It is known to use an Xenon Ion Propulsion System (XIPS) to provide thrust for station keeping and transfer orbit of satellites. XIPS uses electricity from the Sun and a working gas to provide propulsion through acceleration of charged ions. A heritage satellite used four ion thrusters (two pairs) and had four separate power processing units (referred to here as “XIPS power controllers” (XPCs)) so that all four thrusters would be capable of being turned on simultaneously. Consequently, this added considerably to the mass required to drive the ion thruster array.
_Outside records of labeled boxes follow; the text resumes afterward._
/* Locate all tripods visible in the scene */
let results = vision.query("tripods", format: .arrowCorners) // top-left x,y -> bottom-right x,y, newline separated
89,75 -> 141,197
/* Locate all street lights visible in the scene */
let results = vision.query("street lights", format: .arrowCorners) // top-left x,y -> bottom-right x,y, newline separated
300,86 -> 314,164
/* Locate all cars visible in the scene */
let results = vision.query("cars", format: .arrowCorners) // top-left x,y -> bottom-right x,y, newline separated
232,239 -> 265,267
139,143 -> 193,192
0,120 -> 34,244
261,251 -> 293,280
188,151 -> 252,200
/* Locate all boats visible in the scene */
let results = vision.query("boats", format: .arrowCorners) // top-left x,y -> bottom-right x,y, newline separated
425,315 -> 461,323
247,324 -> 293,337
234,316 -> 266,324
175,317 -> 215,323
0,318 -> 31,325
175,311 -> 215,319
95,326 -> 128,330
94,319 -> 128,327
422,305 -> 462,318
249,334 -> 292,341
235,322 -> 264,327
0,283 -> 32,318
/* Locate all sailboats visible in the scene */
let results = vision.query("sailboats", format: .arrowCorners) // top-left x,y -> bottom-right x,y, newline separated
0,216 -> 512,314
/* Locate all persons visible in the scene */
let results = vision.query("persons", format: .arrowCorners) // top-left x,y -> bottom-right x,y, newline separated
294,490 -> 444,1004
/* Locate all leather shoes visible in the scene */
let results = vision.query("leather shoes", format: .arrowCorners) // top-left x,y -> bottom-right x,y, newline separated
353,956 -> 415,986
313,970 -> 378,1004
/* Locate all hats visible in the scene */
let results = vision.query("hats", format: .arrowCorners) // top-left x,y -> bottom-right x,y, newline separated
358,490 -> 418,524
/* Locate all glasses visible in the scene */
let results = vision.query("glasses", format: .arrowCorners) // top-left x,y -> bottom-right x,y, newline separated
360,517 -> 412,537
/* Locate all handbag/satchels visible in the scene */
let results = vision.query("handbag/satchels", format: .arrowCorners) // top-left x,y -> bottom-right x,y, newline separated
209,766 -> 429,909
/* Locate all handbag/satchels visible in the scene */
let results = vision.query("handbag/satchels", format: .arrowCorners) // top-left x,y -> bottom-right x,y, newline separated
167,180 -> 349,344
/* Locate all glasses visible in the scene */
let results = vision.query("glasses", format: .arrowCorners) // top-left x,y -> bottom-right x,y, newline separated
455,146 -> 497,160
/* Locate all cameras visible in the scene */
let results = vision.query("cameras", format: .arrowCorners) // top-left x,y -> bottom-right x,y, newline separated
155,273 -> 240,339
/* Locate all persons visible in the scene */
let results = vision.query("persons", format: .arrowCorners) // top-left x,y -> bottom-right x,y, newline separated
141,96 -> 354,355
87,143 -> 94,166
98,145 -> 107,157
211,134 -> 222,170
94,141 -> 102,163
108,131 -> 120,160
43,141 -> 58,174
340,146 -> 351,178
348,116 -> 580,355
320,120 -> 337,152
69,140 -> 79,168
U.S. Pat. No. 6,948,305 disclosed an XIPS comprising a power processing system having reduced mass. That power processing system allowed a single XPC (referred to as a “power processing unit” in that patent) to power a plurality of ion thrusters in an array with the voltage-regulated supplies common to certain elements of the ion thrusters. (The current-regulated supplies have individual outputs so as to provide desired controlled currents to the anodes, keepers and heaters.) The advantage of this approach is mass savings in the voltage-regulated supplies and a significant reduction in the overall packaging mass.
It is further known to equip a satellite with two redundant subsystems, each subsystem comprising one XPC wired to two ion thrusters. The two subsystems are completely independent, but both subsystems can be rendered inoperative if, for example, one subsystem has a thruster problem and the other subsystem has a XPC problem. To address this problem, an XIPS Relay Unit (XRU) was added between the ion thrusters and the XPC. This XRU allowed the ion thrusters and the XPC of the other redundant subsystem to be used. As a result, either XPC could fire any one of four ion thrusters. The addition of the XRU allowed for multiple failures in the XPC and thrusters, while maintaining a working subsystem. All that was required to maintain spacecraft control was thrust from one thruster. Each XRU consisted of a relay bank operated by a relay driver circuit. The ion thrusters and XPC were wired to give maximum redundancy. A known XRU design utilizes up to 36 relays to perform the switching function.
In the event that one of the relays fails to switch properly or is in the wrong configuration, it is possible that all four thrusters will be energized with XPC power. If any one of the four thrusters has an electrical short, then no thruster can be fired. The existing solution is to use daughter relays to indicate the commands were properly sent and a signal pulse was received by the critical relays. In addition, the first turn-on of the ion thruster would determine if a fault has occurred. In addition, one XRU design utilizes redundant relays to protect against a single relay fault on critical circuits.
In the event that a relay fault has occurred, it would be desirable to take corrective action prior to the start of the XIPS operation. There is a need for means for enabling an XIPS to test the critical relay configuration prior to operation of the XIPS so that corrective action can be taken.